In a topological space (X, τ), the open sets are precisely the members of the topology τ. A set U ⊆ X is open if U ∈ τ — there is no deeper criterion. The topology τ is a collection of subsets of X satisfying three axioms: ∅ and X belong to τ, arbitrary unions of members of τ belong to τ, and finite intersections of members of τ belong to τ. Every topological concept — continuity, convergence, compactness, connectedness — is ultimately defined in terms of open sets, making them the foundational building blocks of the subject.
The crucial insight is that openness is relative to the topology, not intrinsic to the set. The same set of points can be open in one topology and not open in another. On ℝ, the interval (0, 1) is open in the standard topology (every point has an open interval around it within (0, 1)) but is not open in the indiscrete topology {∅, ℝ}. On a finite set X = {1, 2, 3}, the singleton {1} is open in the discrete topology (where every subset is open) but not in the topology τ = {∅, X}. Asking "is this set open?" without specifying the topology is meaningless — like asking "is this vector long?" without specifying a norm.
In the standard topology on ℝ, the open sets are exactly the unions of open intervals. This includes all open intervals (a, b), all unions of open intervals like (0, 1) ∪ (3, 5), and the empty set and ℝ itself. Closed intervals like [0, 1] are not open: the point 0 has no open interval around it that stays within [0, 1]. Half-open intervals like [0, 1) are also not open. A set that is not open is not necessarily closed — [0, 1) is neither open nor closed in the standard topology. The four categories (open, closed, both, neither) all genuinely occur.

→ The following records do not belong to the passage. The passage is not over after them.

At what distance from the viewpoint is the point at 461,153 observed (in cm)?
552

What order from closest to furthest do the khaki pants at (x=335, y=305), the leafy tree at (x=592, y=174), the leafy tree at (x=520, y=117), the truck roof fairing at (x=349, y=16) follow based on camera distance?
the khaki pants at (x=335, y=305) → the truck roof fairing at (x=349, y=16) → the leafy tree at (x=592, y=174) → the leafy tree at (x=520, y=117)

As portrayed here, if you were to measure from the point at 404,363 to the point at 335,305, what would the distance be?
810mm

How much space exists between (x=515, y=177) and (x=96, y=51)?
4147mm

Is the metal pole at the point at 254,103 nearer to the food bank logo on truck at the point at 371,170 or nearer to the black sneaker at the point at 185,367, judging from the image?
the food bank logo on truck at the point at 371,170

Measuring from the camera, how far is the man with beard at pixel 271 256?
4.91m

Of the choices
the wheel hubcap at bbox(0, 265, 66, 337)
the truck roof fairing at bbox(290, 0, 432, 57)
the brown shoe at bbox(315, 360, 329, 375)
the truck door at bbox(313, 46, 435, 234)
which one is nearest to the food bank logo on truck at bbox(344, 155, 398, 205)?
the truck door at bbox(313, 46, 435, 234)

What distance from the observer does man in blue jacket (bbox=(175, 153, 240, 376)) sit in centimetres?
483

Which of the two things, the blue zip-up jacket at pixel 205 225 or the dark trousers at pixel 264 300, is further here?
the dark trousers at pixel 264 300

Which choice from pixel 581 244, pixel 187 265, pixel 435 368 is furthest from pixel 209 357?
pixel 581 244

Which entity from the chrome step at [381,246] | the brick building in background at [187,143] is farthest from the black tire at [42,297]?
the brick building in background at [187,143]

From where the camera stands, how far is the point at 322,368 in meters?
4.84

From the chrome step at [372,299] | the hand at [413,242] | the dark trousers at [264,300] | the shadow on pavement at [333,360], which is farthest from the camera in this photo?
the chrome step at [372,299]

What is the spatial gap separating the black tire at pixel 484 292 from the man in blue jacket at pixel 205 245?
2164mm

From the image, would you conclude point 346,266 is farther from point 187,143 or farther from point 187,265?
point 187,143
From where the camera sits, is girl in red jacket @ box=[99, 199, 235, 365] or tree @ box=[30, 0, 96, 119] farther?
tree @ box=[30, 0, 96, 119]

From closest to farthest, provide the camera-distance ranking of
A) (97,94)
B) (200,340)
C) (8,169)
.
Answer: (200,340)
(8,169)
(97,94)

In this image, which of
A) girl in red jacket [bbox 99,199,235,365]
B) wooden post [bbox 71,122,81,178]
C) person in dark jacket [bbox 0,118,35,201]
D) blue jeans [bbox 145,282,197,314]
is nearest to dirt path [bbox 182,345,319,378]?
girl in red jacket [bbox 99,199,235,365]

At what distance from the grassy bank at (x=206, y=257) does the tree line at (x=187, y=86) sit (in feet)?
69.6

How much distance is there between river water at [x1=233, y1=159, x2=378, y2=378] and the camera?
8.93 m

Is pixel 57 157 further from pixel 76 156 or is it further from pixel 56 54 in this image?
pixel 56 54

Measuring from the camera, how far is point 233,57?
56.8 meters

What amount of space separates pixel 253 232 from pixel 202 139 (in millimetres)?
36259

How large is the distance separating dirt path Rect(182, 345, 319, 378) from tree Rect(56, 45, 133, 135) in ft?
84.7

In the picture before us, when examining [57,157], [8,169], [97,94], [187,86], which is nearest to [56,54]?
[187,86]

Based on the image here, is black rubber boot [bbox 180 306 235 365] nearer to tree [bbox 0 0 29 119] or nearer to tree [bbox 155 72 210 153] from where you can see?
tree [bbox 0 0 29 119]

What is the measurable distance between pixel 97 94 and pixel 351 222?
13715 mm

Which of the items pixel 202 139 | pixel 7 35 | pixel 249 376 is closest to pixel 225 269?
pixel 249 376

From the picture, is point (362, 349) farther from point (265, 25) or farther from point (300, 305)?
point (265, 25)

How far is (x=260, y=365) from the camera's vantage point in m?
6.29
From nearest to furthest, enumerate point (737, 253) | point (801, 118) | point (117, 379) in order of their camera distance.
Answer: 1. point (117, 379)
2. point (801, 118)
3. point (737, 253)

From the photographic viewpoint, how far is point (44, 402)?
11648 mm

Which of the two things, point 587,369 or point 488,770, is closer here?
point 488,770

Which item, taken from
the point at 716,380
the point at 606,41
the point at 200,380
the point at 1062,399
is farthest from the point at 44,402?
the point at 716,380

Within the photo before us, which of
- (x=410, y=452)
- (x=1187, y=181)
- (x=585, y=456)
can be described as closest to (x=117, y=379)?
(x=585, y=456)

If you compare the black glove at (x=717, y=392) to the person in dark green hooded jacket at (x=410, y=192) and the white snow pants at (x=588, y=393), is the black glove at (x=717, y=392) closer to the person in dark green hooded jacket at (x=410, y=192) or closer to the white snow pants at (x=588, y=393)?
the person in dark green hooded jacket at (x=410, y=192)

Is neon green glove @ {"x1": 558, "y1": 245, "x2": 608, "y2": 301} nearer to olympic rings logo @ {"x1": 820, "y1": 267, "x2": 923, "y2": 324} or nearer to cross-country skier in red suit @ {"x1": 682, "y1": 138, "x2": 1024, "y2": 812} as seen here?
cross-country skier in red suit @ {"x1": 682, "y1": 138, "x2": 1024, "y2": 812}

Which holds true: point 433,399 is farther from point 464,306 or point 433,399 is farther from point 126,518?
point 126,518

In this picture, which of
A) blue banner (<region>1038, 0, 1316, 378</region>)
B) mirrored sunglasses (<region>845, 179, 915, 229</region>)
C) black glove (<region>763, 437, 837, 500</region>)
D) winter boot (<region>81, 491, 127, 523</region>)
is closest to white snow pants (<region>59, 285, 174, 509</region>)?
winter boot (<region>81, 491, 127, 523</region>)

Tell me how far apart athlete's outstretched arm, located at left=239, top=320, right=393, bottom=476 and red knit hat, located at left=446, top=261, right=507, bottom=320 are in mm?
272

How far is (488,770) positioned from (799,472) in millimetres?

In every topology, ∅ and X are both open and both closed — they are clopen. Beyond these, the discrete topology makes every subset open, while the indiscrete topology makes only ∅ and X open. Most interesting topologies lie between these extremes. The axiom requiring closure under arbitrary unions but only finite intersections is carefully calibrated: if arbitrary intersections of open sets were required to be open, then in ℝ the intersection ∩ₙ(−1/n, 1/n) = {0} would have to be open, which would force every singleton to be open and collapse the topology to the discrete one. The finite intersection restriction is what preserves a nontrivial distinction between open and non-open sets.